**Exercise passage**
“Should I go to dental school?” — this is one variation of a question I hear often. Other variations include: “Should I go for a promotion to an executive position?”, “Should I go back to work?”, or “Should I start my own business?” These are big career questions, and usually there are two big dimensions to them. One dimension is the practical, tactical one — issues of time and money. There we think about the cost of making the change or doing the training, availability of positions, expected income; and how all that lines up with the money you think you need, family obligations, other interests and so on.
This practical, tactical dimension involves a lot of left brain work — talking to experts, internet research, even spreadsheets. Let’s call the other dimension the feeling dimension. There we get involved in such introspective questions as “How do I feel about spending four years in a dental school?”, “How do I feel about eventually working as a dentist (or in that executive role or in that other new job or business)?”, “How do I feel about having less or no time to do whatever other activity might interest me?” If you need a spreadsheet to address the feeling dimension, then you have bigger issues!

[Spatial grounding data]

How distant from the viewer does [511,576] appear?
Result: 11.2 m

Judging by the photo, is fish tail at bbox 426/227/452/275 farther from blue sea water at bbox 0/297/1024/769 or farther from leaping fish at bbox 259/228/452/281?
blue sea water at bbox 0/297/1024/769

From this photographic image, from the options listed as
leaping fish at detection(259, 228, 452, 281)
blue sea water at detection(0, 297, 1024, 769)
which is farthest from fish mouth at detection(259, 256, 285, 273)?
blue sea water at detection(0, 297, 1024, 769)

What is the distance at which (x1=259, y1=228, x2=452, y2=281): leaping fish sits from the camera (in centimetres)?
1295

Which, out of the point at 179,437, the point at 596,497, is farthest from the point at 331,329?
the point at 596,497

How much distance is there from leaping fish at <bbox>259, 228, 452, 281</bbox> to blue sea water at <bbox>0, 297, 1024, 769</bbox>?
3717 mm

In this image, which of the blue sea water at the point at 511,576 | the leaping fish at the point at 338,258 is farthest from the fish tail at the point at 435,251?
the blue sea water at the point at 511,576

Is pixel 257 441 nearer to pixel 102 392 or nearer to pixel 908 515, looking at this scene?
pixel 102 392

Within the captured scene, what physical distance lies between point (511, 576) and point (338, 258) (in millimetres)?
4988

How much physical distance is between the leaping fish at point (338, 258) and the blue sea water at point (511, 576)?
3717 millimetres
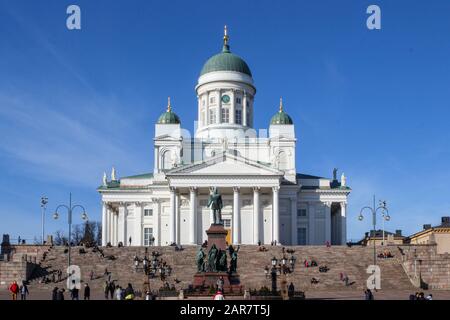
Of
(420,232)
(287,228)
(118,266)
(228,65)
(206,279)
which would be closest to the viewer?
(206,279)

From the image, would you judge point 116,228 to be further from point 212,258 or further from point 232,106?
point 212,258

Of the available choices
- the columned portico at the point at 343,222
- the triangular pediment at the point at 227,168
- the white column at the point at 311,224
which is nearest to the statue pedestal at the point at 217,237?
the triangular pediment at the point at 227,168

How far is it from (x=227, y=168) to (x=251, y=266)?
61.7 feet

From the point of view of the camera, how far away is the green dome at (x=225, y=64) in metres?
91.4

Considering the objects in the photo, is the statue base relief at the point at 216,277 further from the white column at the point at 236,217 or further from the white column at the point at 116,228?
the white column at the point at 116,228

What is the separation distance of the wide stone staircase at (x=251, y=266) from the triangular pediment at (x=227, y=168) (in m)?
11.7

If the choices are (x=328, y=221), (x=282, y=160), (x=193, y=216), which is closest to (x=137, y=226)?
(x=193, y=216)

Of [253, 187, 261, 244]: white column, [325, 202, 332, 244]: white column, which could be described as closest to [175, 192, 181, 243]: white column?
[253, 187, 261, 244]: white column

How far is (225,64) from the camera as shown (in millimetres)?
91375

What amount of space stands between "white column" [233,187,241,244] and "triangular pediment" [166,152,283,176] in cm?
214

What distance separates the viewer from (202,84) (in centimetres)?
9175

...

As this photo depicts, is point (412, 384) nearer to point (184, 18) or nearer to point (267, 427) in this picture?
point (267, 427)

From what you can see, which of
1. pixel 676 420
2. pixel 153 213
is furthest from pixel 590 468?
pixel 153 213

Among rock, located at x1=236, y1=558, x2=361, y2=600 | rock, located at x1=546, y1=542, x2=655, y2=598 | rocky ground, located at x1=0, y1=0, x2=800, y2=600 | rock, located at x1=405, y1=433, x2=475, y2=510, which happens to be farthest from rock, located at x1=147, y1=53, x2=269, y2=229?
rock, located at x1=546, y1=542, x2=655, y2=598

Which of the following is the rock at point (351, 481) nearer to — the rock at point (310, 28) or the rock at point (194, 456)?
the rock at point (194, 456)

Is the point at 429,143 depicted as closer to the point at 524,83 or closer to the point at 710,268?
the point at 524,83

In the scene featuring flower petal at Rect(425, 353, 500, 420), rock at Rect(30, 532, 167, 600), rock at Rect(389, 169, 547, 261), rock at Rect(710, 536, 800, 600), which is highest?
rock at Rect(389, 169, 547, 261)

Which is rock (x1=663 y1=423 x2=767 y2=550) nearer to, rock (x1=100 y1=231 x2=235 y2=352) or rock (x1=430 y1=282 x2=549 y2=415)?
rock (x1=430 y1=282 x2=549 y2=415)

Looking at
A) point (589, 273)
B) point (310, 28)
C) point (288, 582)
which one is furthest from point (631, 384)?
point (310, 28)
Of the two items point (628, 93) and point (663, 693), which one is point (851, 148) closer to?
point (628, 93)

--

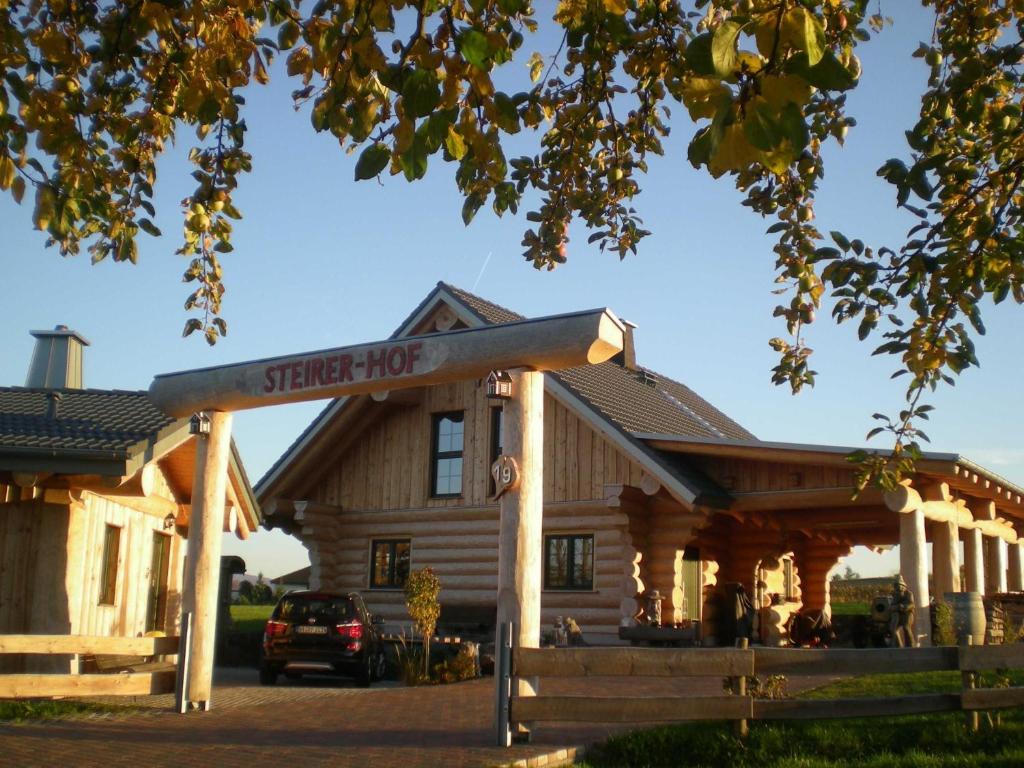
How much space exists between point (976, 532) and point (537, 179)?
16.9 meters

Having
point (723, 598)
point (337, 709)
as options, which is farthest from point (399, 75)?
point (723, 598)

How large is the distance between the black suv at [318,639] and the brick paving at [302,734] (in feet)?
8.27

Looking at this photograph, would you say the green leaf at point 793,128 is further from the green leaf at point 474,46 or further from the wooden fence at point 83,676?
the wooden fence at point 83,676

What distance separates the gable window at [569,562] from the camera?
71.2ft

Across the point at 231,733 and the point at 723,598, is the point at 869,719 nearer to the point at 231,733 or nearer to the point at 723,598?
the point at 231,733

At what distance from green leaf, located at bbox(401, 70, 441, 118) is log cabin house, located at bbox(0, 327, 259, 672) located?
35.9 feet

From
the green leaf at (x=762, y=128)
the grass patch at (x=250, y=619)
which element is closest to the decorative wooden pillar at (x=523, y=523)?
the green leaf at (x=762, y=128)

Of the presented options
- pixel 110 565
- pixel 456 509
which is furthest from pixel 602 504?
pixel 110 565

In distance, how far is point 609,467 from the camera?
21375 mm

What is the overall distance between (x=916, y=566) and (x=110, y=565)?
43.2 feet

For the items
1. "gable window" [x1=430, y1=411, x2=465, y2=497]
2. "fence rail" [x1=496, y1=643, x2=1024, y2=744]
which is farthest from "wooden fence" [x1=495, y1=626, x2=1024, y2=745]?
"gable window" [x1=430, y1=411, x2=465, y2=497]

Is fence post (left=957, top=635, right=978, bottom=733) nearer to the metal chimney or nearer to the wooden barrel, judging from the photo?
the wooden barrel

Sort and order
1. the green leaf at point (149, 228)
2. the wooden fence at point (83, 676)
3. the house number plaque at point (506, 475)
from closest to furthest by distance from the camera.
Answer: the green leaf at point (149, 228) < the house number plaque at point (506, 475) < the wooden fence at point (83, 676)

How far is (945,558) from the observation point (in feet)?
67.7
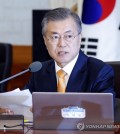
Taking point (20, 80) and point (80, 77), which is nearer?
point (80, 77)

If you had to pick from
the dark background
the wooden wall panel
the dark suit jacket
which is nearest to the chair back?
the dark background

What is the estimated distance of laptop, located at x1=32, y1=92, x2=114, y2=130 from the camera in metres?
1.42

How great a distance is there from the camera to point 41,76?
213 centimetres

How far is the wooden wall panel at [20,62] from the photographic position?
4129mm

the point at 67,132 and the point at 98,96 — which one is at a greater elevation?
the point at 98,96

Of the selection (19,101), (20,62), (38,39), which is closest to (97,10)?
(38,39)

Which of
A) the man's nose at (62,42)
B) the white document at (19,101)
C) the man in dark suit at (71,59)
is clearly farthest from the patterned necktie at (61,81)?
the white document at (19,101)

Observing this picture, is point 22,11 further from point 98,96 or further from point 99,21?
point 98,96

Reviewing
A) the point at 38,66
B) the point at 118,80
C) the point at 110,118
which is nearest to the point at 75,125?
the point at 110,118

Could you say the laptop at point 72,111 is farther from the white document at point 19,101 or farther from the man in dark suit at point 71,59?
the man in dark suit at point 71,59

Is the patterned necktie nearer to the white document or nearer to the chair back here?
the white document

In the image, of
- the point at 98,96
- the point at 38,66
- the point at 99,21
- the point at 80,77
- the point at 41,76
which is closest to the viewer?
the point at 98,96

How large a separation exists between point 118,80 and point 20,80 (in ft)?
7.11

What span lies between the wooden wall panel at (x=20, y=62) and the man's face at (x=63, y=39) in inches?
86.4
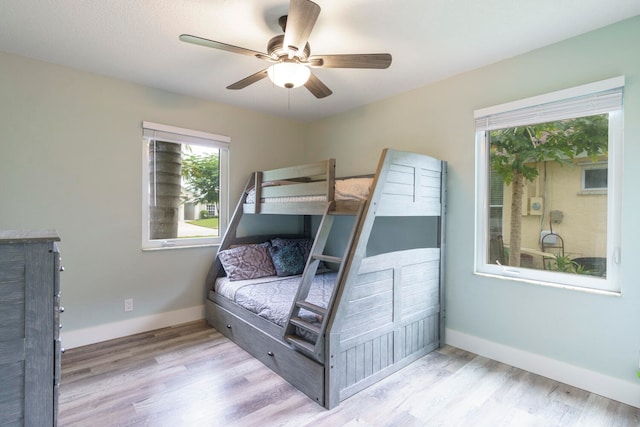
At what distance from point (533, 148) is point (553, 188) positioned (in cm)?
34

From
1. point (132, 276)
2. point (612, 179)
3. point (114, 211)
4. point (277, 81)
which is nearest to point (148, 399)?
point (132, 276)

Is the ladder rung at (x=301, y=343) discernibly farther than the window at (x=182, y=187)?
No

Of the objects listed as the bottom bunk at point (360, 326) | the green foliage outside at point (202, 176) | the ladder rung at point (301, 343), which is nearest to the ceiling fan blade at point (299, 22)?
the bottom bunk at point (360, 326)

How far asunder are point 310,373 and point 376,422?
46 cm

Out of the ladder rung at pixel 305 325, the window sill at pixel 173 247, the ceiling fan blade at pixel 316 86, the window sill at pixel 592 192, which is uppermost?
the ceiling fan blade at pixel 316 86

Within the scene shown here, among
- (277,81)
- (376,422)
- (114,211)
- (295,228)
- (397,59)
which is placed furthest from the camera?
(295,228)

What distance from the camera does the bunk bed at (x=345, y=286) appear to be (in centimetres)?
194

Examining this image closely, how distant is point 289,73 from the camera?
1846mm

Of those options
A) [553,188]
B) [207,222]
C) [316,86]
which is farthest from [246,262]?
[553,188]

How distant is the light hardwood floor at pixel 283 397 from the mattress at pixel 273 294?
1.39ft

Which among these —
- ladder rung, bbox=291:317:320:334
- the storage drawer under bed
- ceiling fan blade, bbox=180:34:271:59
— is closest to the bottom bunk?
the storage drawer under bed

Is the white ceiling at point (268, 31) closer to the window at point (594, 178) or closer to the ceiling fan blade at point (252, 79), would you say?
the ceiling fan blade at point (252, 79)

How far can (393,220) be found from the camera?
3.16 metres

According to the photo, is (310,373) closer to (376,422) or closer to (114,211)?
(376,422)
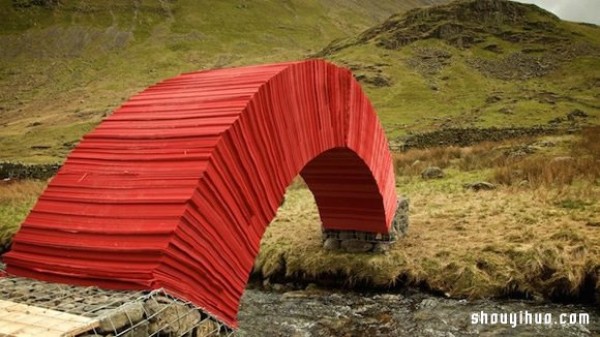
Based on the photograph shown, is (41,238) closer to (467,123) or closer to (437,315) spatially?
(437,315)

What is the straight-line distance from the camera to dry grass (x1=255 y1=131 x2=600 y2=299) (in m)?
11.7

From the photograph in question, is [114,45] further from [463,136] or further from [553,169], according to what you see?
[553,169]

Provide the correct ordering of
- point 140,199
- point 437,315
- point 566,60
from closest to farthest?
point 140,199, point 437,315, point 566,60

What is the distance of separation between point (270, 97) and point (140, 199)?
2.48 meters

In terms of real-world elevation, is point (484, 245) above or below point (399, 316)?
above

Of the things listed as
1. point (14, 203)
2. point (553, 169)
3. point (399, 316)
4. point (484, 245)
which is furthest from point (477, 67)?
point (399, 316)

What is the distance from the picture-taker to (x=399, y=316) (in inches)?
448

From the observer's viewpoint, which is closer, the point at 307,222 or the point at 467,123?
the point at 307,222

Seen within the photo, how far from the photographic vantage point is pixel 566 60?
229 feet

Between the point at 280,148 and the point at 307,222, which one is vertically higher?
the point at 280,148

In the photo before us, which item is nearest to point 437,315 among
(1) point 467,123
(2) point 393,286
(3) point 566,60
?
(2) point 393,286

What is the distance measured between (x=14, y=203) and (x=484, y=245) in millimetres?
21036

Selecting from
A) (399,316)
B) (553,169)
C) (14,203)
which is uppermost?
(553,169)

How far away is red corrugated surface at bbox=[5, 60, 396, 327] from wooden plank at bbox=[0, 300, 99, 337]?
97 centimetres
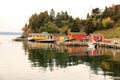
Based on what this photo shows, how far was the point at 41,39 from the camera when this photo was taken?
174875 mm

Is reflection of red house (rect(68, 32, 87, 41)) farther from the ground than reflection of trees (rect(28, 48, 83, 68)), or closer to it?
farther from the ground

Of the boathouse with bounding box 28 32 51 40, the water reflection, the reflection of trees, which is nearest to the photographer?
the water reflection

**Directions**
In two sentences, summarize the passage on big career questions.

**Exercise answer**
Big career questions, such as whether to go to dental school or start a business, usually have two big dimensions. The practical, tactical dimension concerns time and money and involves left-brain work like talking to experts, internet research, and spreadsheets, while the feeling dimension raises introspective questions about how one feels about the training, the eventual work, and having less time for other interests.